You only get to write one blog post about turning 40
‘Don’t be sad about your birthday, you’ve survived another
year – that’s an achievement to celebrate.’ This is what my husband Nic, a
precociously wise old owl in Blue Harbour chinos from the age of about 17, has
always told me.
Unlike me, he was born with the calm and poise of a Buddhist
monk, and I often turn to him for some perspective when my rather more anxious mindset gets too much.
Of course, despite the old man clothes, my husband is right.
We should be thankful for every day and leap for joy with each glorious
birthday milestone.
Jesus only made 33, Mozart carked it at 35 and Edgar Allan
Poe’s 40th birthday drinks were his last.
There was no second career as a
children’s illustrator or novelty teapot artist in the olden days.
But no matter hard I try, it simply doesn’t feel like a
celebration. At the best of times (say, my 21st) birthdays make me want to
crawl under a rock and hide, weeping, until any possibility of age-highlighting
celebration has passed.
And today (May 14), my 40th birthday, is no exception.
While it’s nice to have an excuse to eat a four pack of
Co-op cupcakes for breakfast, my fortieth is just throwing all
the things I have failed to achieve into stark relief.
All the ugly feelings of inadequacy I have failed to
surmount and my continuing lack of any sort of coherent life plan are lit
up in Tracey Emin-style neon handwriting, scrawled across my increasingly
desperate psyche.
Ok, so maybe I’m being dramatic. I own an insanely expensive
peddledash terrace in London, I have three children to fill it with and (as
explained earlier) the sturdiest husband I could wish for.
And occasionally
people press ‘like’ on my typo-strewn tweets. Sometimes, by bank balance even
tips into the black.
And, as The Guardian’s Hadley Freeman explained at the weekend in her blog about turning 40 (how dare she get there first?), the years
have given me some sort of wisdom, at least.

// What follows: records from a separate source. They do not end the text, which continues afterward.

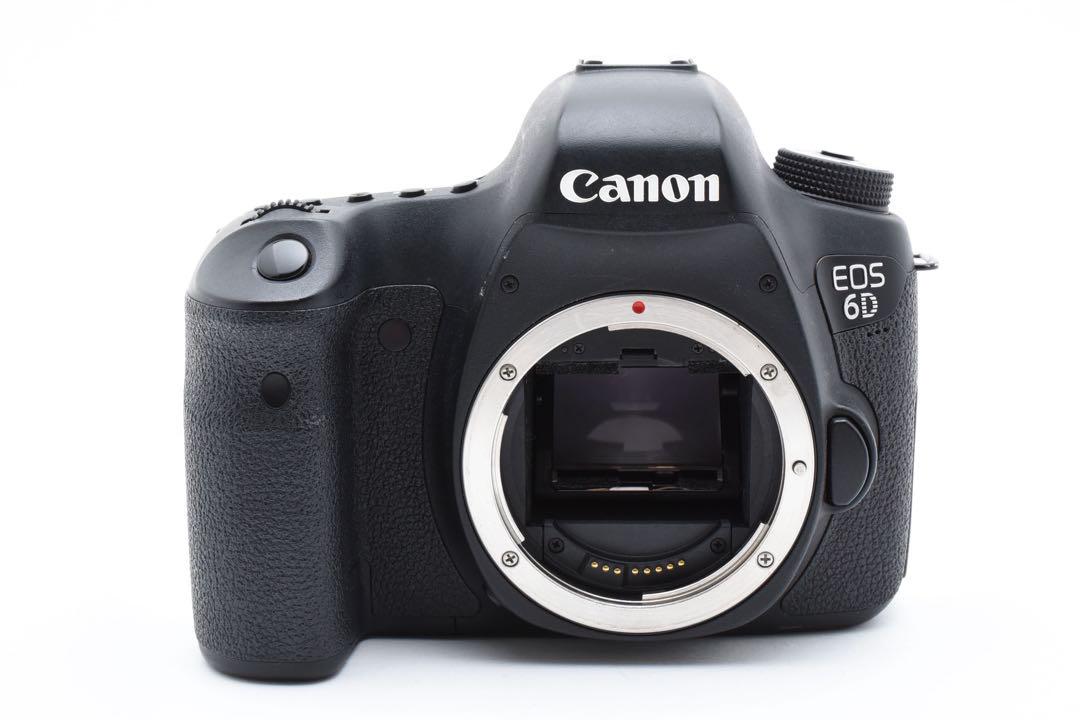 Amazon.co.jp: Canon Digital SLR Camera EOS 6D : Electronics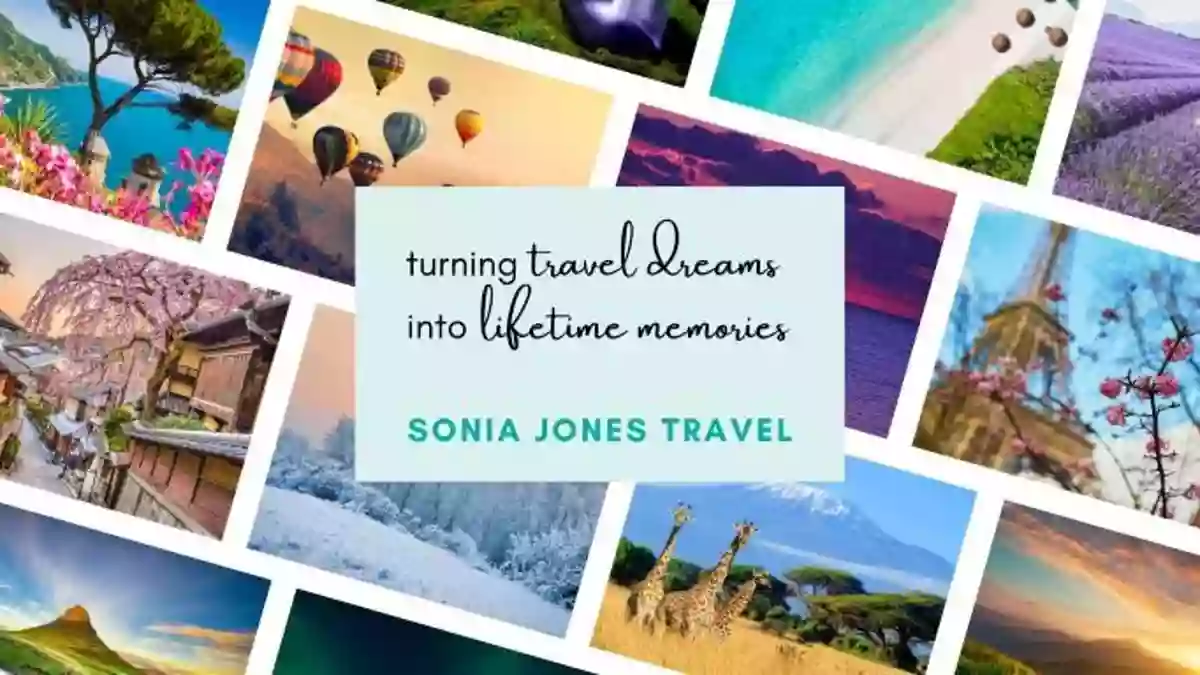 Sonia Jones Travel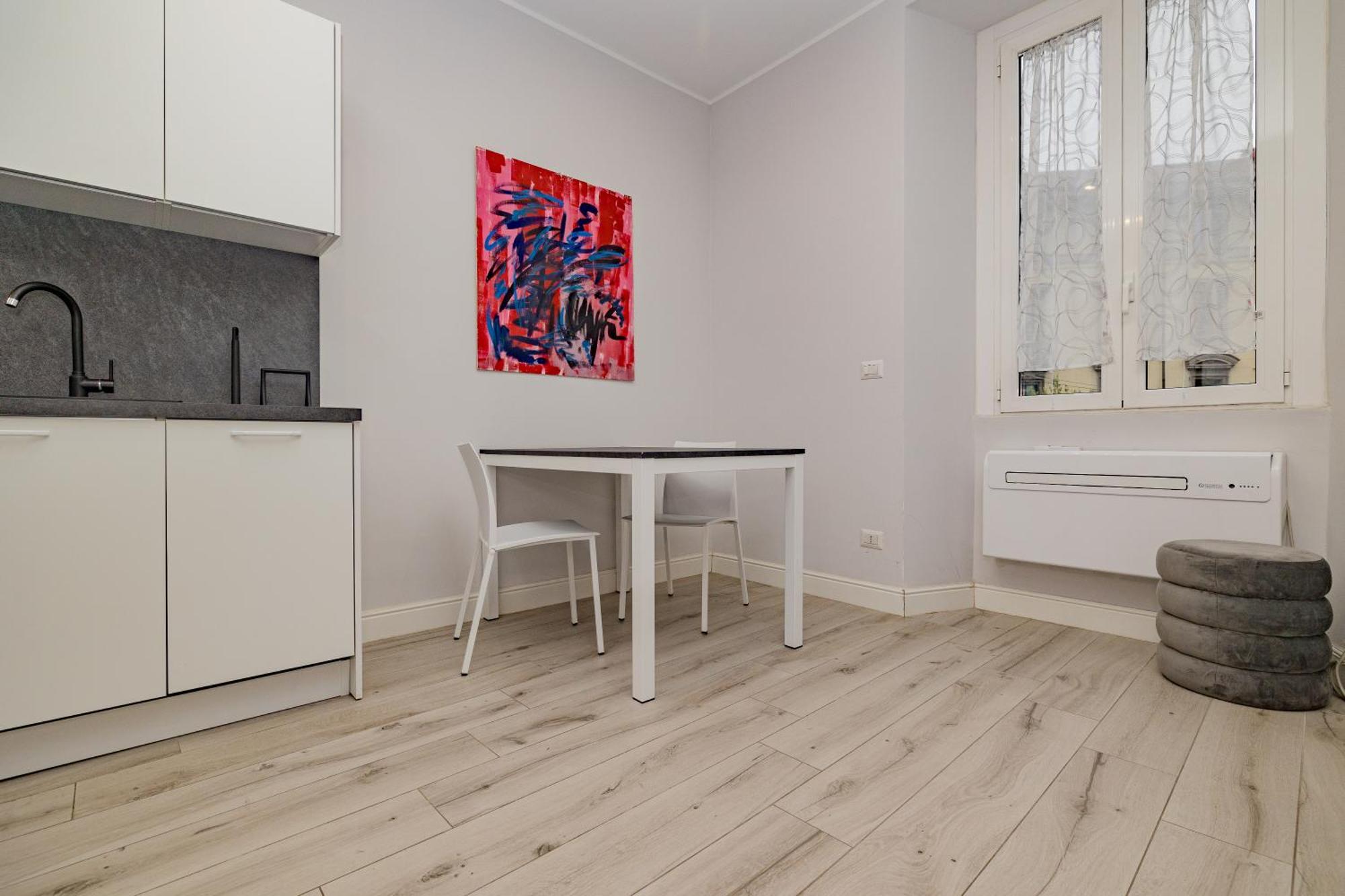 Arco Della Pace - Canonica 81 Appartement *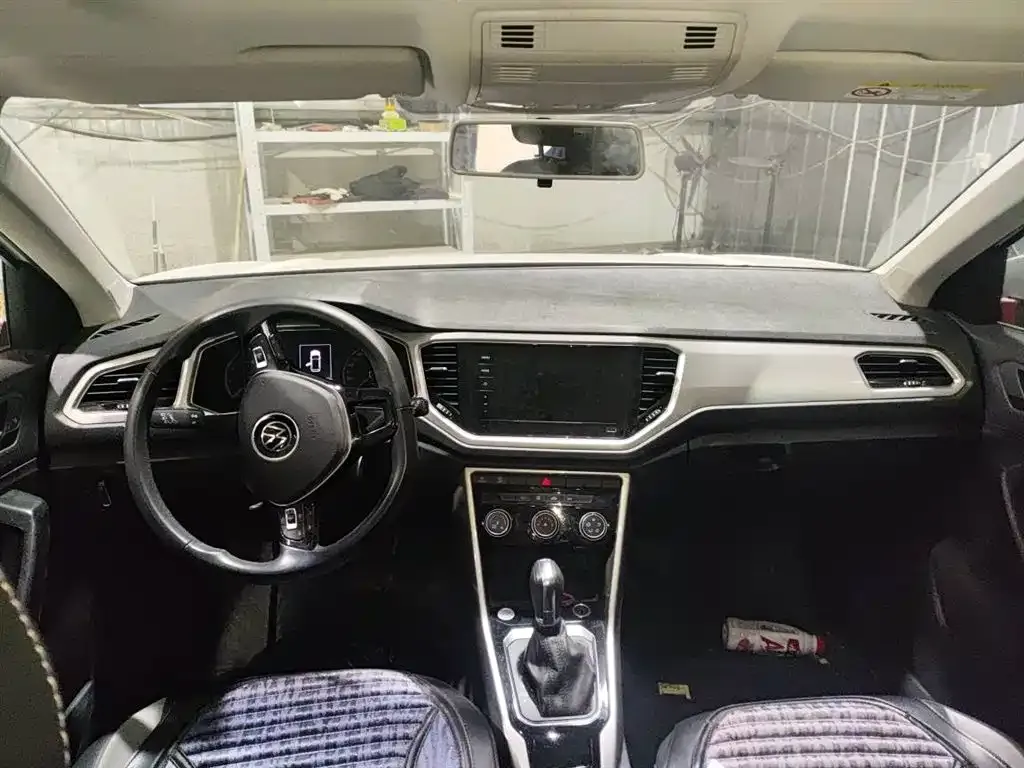 Volkswagen T-Roc 2021 из CN, фото 9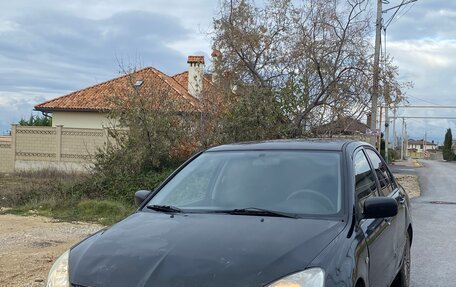 Mitsubishi Lancer IX, 2007 год, 300 000 рублей, 1 фотография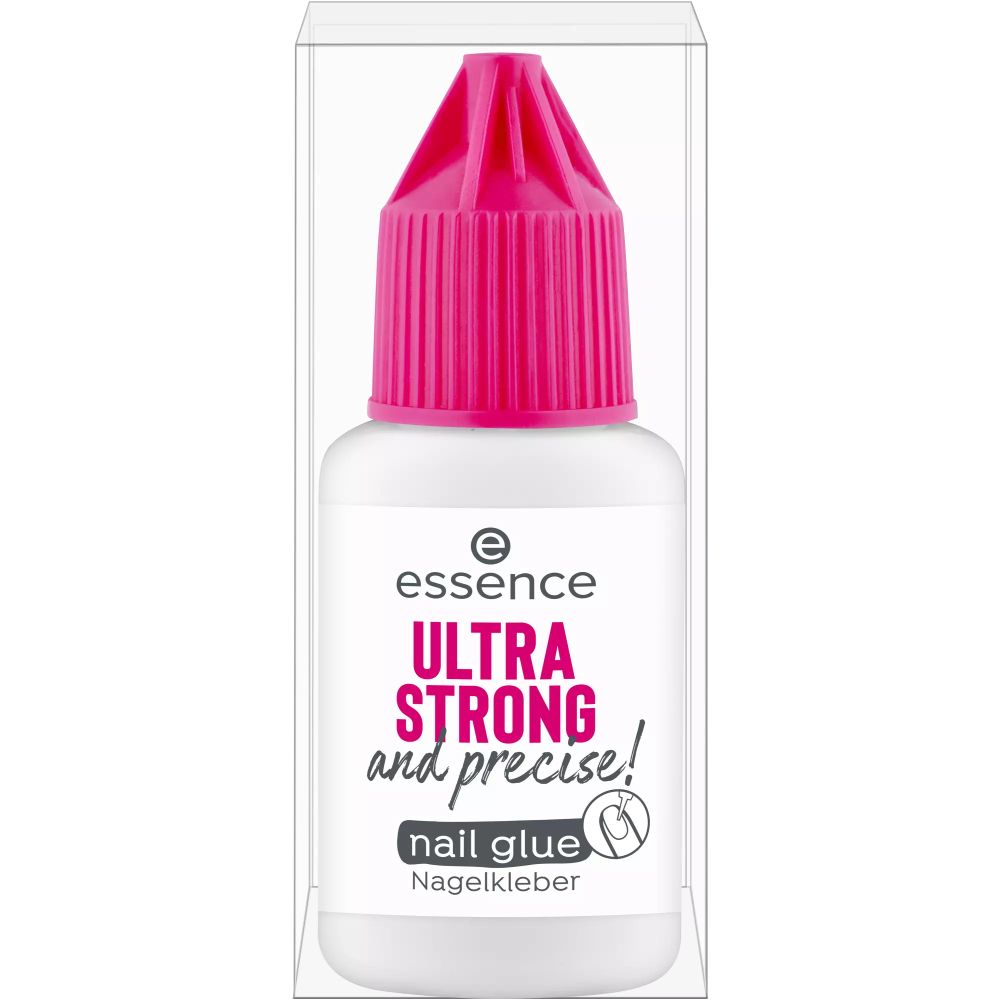 Essence - Ultra-starker und präziser Nagelkleber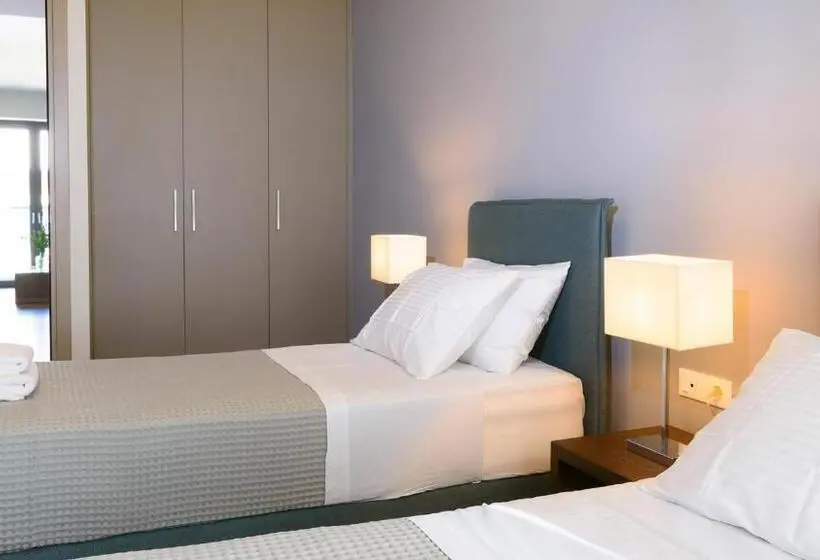 Appartement 2 Chambres, Elounda Colour Apartments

It is not all weeping into the mirror at the grey hair and
tuning into Monty Don on a Friday night to find out how he hardens off his
courgette plants.
So, here we go, some useful stuff I’ve learnt so far. You might
think this is all rubbish, but in a new intrepid spirit of not caring what
anyone else thinks:
1. If you think you are
crap, you are probably only as crap as most other people. To be ordinary is
actually normal. It’s ok to be normal.
2. Very few people
actually win. Look at cross country races: 250 runners, 1 winner. That might be
you. If it’s not, your mum probably still loves you. Don't undervalue this.
3. Much of
life is just a barefoot endurance race over gravel. Grief over lost loved ones,
babies with colic, long illnesses, annoying bosses. Just endure and most of it
eventually stops.
4. If you don’t feel
like death, your legs are working and you can see out of both eyes, you’re
winning, health wise.
5. Don’t expect people
to know there is something wrong with you. Don’t speak in code or articulate
your worries via Facebook homilies and feel sad when no one responds - ask
people directly for help.
6. If you care a lot
about career success and love your job intensely, think extremely carefully
about having children. They give you hope, laughter, love and a tidalwave of free
bodily fluids but they steal almost everything else.
7. Being busy and
successful will not make you happy unless you already are.
8. Online shopping will
not make you happy unless you already are.
9. There are huge
consolations in watching plants grow, cakes rise and long walks in the hills.
But don’t despair if the plants wilt, the cakes sags, or your knees can’t take
the downward slopes. There is always the crossword.
10 - Resist the temptation to despise the young as you get
older, no matter how irritating their arrogance and self-absorption may be. You
were probably like that once. I know I was.